Миша и это все знал. Леса поблизости нет — одна степь кругом; топки, кроме кизяков, нет ни палки. А сколько их, кизяков, от одной коровы-то? Пустяк. Вот и ходят женщины в степь собирать бурьяны, общипанные ветром и морозами. Наберут по охапке, свяжут их утирками, чтобы плечо не резало, да и тащат на горбу за пять — семь километров. Когда Миша видел зимой такую вереницу вьючных баб, ему казалось, что где-то кто-то забыл о них как о людях. Баба сама принесет, баба двужильная — она все может. И Миша, проходя по полям, вспомнил о прошедшей зиме, такой трудной насчет топлива. «Сколько же времени будет продолжаться с человеком бесчеловечье? И сколько времени потребуется, чтобы человек осознал себя человеком?» По молодости своей он иногда приходил от этого в уныние, но ему страстно хотелось изменить жизнь села.
В тот день весны Миша спешил обойти поле. Сеяли просо, и надо было кому-то подсказать, с кем-то даже поругаться (без этого невозможно, если человек не понимает русского языка), а кого-то похвалить и выставить примером.

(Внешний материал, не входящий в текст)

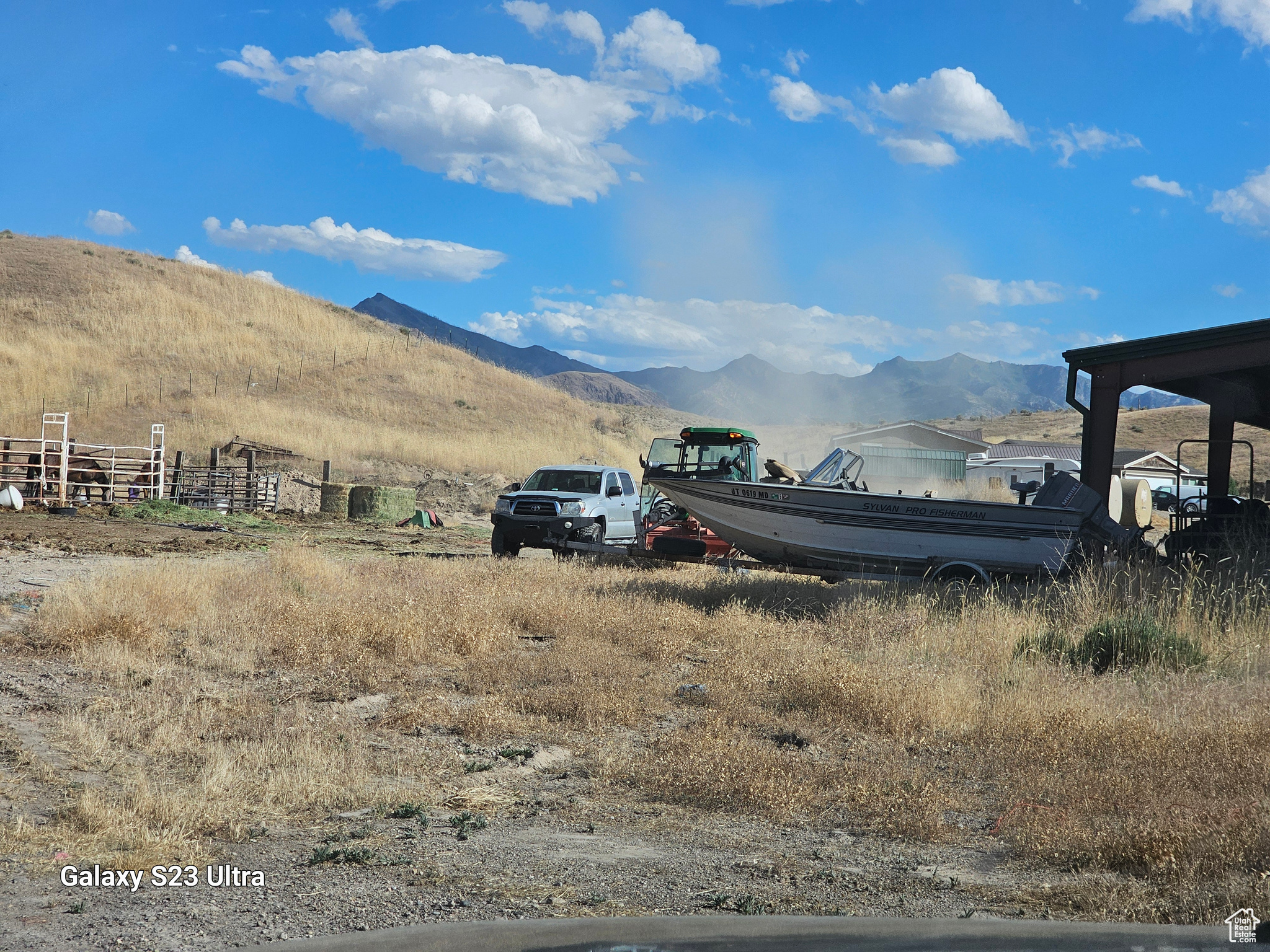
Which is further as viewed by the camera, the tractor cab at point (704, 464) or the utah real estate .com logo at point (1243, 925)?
the tractor cab at point (704, 464)

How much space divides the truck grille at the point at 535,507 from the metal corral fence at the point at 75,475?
1538 cm

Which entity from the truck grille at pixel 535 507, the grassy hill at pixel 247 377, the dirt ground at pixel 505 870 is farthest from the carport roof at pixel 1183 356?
the grassy hill at pixel 247 377

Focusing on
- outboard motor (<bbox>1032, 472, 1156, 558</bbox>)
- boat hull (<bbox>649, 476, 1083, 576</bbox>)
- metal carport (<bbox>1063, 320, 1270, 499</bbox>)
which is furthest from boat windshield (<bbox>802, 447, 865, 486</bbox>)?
metal carport (<bbox>1063, 320, 1270, 499</bbox>)

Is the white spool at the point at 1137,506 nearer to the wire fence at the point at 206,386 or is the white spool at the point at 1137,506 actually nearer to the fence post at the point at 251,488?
the fence post at the point at 251,488

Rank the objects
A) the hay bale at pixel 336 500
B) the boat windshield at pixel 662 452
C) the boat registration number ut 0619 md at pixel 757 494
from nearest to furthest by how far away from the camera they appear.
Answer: the boat registration number ut 0619 md at pixel 757 494, the boat windshield at pixel 662 452, the hay bale at pixel 336 500

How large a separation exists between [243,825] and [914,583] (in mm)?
8940

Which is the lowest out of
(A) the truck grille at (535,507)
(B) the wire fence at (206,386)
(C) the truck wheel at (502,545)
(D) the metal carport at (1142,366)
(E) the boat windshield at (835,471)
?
(C) the truck wheel at (502,545)

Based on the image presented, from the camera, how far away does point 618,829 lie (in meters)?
5.21

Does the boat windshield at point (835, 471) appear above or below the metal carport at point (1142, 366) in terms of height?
below

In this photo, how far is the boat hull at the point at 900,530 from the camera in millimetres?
11945

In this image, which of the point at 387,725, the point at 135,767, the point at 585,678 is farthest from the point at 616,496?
the point at 135,767

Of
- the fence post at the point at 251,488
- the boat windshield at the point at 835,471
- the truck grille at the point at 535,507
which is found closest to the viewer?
the boat windshield at the point at 835,471

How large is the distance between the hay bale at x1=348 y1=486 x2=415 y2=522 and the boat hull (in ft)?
63.4

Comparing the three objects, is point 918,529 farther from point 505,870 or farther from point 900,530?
point 505,870
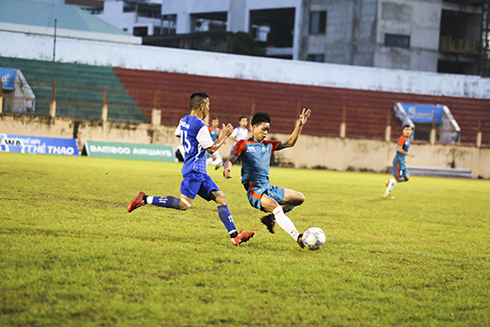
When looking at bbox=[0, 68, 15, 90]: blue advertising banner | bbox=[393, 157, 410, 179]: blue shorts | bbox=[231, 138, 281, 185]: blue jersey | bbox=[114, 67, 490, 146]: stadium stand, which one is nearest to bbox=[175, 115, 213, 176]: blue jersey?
bbox=[231, 138, 281, 185]: blue jersey

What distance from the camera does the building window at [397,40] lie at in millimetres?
41594

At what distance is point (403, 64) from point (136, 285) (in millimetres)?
41580

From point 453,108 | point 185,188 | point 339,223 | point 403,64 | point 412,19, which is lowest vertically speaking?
point 339,223

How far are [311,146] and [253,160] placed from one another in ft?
60.3

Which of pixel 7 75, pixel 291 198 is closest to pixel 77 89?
Answer: pixel 7 75

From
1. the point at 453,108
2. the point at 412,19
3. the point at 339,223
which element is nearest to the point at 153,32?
the point at 412,19

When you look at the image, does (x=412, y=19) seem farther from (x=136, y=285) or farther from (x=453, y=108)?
(x=136, y=285)

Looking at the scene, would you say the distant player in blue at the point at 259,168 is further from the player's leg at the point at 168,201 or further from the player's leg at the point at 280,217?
the player's leg at the point at 168,201

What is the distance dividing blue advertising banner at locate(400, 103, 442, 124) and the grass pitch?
23.1 meters

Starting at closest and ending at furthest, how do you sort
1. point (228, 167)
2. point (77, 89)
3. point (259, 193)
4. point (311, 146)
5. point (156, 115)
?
point (228, 167) → point (259, 193) → point (156, 115) → point (311, 146) → point (77, 89)

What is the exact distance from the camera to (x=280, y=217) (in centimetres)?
597

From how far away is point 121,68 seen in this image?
30.7 metres

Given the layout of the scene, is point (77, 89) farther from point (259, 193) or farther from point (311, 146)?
point (259, 193)

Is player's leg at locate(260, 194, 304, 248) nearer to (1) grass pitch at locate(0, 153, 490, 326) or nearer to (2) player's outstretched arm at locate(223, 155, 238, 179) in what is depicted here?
(1) grass pitch at locate(0, 153, 490, 326)
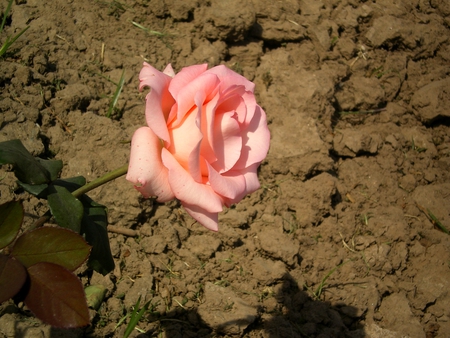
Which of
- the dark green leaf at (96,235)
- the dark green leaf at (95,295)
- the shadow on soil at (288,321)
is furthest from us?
the shadow on soil at (288,321)

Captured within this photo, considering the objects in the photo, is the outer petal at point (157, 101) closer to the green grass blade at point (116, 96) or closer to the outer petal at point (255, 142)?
the outer petal at point (255, 142)

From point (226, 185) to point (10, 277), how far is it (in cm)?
55

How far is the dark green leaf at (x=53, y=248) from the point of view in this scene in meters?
1.08

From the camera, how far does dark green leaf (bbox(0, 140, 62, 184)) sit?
3.97ft

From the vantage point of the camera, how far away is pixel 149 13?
3012mm

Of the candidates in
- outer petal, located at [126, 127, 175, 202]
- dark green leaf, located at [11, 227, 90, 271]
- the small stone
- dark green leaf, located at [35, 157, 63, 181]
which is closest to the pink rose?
outer petal, located at [126, 127, 175, 202]

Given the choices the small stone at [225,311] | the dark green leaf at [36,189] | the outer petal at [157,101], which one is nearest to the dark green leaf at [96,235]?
the dark green leaf at [36,189]

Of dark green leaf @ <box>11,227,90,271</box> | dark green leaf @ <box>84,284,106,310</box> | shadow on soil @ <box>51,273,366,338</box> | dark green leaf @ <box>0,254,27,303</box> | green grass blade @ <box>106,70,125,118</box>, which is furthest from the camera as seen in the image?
green grass blade @ <box>106,70,125,118</box>

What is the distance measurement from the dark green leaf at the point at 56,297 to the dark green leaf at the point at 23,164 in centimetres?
31

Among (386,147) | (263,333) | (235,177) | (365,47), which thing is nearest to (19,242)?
A: (235,177)

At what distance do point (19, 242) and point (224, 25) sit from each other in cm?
220

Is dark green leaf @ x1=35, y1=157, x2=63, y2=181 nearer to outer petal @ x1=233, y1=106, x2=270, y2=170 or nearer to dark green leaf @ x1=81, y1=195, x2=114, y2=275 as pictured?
dark green leaf @ x1=81, y1=195, x2=114, y2=275

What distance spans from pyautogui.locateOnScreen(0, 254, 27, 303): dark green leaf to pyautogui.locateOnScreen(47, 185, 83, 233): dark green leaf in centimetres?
20

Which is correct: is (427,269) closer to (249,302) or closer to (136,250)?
(249,302)
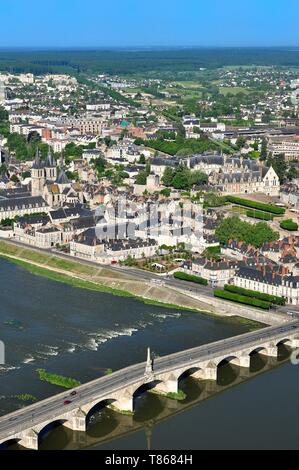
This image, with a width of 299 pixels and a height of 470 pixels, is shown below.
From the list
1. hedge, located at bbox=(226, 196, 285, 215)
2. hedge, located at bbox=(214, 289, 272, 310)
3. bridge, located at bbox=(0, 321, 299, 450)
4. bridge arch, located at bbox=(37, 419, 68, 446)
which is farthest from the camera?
hedge, located at bbox=(226, 196, 285, 215)

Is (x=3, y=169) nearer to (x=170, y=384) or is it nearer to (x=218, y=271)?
(x=218, y=271)

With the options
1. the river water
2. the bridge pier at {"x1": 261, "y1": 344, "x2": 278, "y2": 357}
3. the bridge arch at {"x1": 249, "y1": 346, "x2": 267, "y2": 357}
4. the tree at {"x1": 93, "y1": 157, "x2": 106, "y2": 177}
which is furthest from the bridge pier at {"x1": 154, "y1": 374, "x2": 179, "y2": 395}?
the tree at {"x1": 93, "y1": 157, "x2": 106, "y2": 177}

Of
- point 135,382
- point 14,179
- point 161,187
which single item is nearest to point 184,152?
point 161,187

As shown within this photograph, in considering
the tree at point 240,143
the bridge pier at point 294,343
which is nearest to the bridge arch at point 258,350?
the bridge pier at point 294,343

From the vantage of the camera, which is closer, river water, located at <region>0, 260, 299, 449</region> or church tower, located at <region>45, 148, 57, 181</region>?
river water, located at <region>0, 260, 299, 449</region>

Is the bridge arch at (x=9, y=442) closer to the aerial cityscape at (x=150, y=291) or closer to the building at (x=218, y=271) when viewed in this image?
the aerial cityscape at (x=150, y=291)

Агроном шел по пашне. Там и сям виднелись одиночные или парные запряжки, тащившие плуги или сохи. Каждый пахал и сеял свою полоску, ревниво оберегая межу с бурьянами. Иной раз казалось, что лошадь, соха и человек плывут над землей, покачиваясь в волнах марева, потом пропадают и появляются вновь где-то вдали. Марево обманчиво. Поэтому конь и соха иногда появляются сначала в воздухе, а потом уж спускаются на землю. Вчера был дождь, сегодня марило и припекало с утра, — значит, быть еще дождю, а это в дни просяного сева благодать великая. Миша верил, что вот уродится много хлеба, люди будут довольны и все как один войдут в колхоз. И сразу, казалось ему по наивности, будет хорошо, сразу исчезнет бедность и униженность.
С этими мыслями он и подошел к Виктору Шмоткову. Тот пахал под просо. В старую, поскрипывающую в расклинках соху была запряжена маленькая чесоточная и тощая лошаденка. Она еле тащилась, то и дело останавливаясь и оглядываясь просяще и безропотно.